**Exercise goal:** Would you write out all of the records that follow, exactly as they stand?
*** Entries shown ***
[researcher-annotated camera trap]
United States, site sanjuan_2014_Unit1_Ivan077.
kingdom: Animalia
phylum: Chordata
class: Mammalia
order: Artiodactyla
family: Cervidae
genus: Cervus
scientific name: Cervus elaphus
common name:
***
**Task solution:**
[researcher-annotated camera trap]
United States, site sanjuan_2014_Unit1_Ivan077.
kingdom: Animalia
phylum: Chordata
class: Mammalia
order: Artiodactyla
family: Cervidae
genus: Cervus
scientific name: Cervus elaphus
common name:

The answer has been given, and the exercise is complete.